Consider an external script with a command-line interface, which does the following:

Accept an input \(A\)
Compute \(y_i = A (x_i-2)^2\) for a predefined range of \(x_i \in \left[ x_\text{min}, x_\text{max} \right]\)
Write the resulting arrays \(y_i\) and the corresponding \(x_i\) to a file

Note

The full script can be found in the unit tests at https://github.com/MSallermann/chemfit/tests/input/square_function.py.

In this example we will use the FileBasedQuantityComputer to determine the pre-factor \(A\).

Before we can start we should define how our external command can be called. For maximum flexibility, the command is provided as a function that accepts the parameter dictionary and the temporary working directory. Each evaluation runs in its own isolated working directory.

All files created by the external command should be written relative to this working directory. The paths specified in output_files are interpreted relative to it as well.

Note

The extra arguments, script_file and output_file, need to be bound. In the end the computer will accept only a function whose only free arguments are the parameters and the working directory. In this example we will use the with_cmd() utility method to help us out with this.

# Define the command that will be called to create the output file with given parameters
def callable_cmd(
    parameters: dict[str, float], workdir: Path, script_file: Path, output_file: Path
) -> list[str]:
    return f"python {script_file} {parameters['prefactor']} {output_file}".split()

Next, we need to define a parser that converts the generated output file(s) into quantities.

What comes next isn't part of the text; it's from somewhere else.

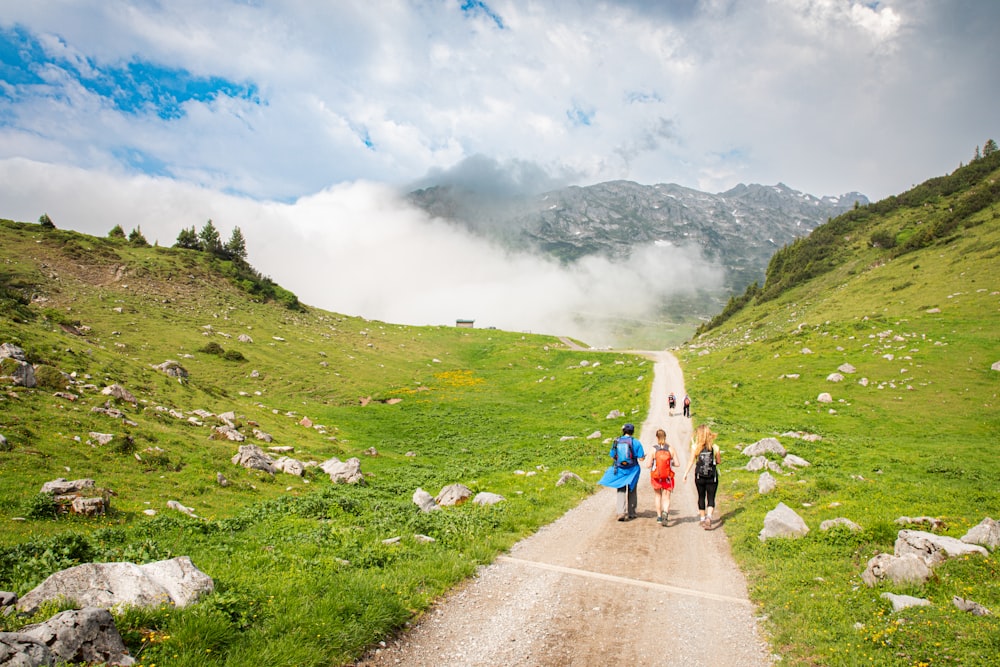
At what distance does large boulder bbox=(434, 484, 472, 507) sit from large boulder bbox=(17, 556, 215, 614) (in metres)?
10.4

For our example, we could define such a parser like so:

import numpy as np

def my_output_parser(output_files: list[Path]) -> dict[str, Any]:
    """Parse the output files and retrieve the quantities."""
    f = output_files[0]
    data = np.loadtxt(f)
    return {"y": data[:, 0], "x": data[:, 1]}

Note

As you can see my_output_parser() has to accept a list of output files. In this simple example, we do not have to worry about this, since we know there will only ever be one output file.

The reason for the list is that the FileBasedQuantityComputer may specify multiple output files and, in fact, multiple parsers. All output files are passed to all parsers, and their outputs are merged.

We will also need the following loss function

def loss_function(quantities: dict[str, Any], ref_y: Iterable[float]) -> float:
    y_values = quantities["y"]
    errors = [(y - y_r) ** 2 for y, y_r in zip(y_values, ref_y)]
    return np.sum(errors)

Now we’re ready to wire everything up:

ob = (
    FileBasedQuantityComputer(
        output_files=["output.txt"],
        output_parsers=[my_output_parser],
        base_working_directory=".",
        delete_temp_workdirs=True,
    )
    .with_cmd(callable_cmd, script_file=script_file, output_file="output.txt")
    .with_loss(loss_function, ref_y=ref_quantities["y"])
)

initial_guess = {"prefactor": 0.01}
fitter = Fitter(ob, initial_params=initial_guess)
opt_params = fitter.fit_scipy()

The entire example can be found in the tests.

What happens during evaluation¶

Each evaluation runs in an isolated working directory.

A single call performs the following steps:

create a temporary working directory
run presubmit_hook (if provided)
build the command via executable_cmd
execute it using subprocess.run()
wait until all expected output files exist
parse them using output_parsers
return the resulting quantity dictionary

The working directory is removed after evaluation unless configured otherwise.

Customization points¶

The behavior is controlled entirely through callables.

Command construction¶

executable_cmd receives the parameter dictionary and the current workdir and must return a command (list of strings):

def executable_cmd(parameters : dict[str,Any], workdir : Path):
    return ["my_program", "--x", str(parameters["x"])]

This function is called for every evaluation.

Output files¶

output_files defines which files must exist before parsing begins.

output_files = [Path("energy.txt"), Path("forces.txt")]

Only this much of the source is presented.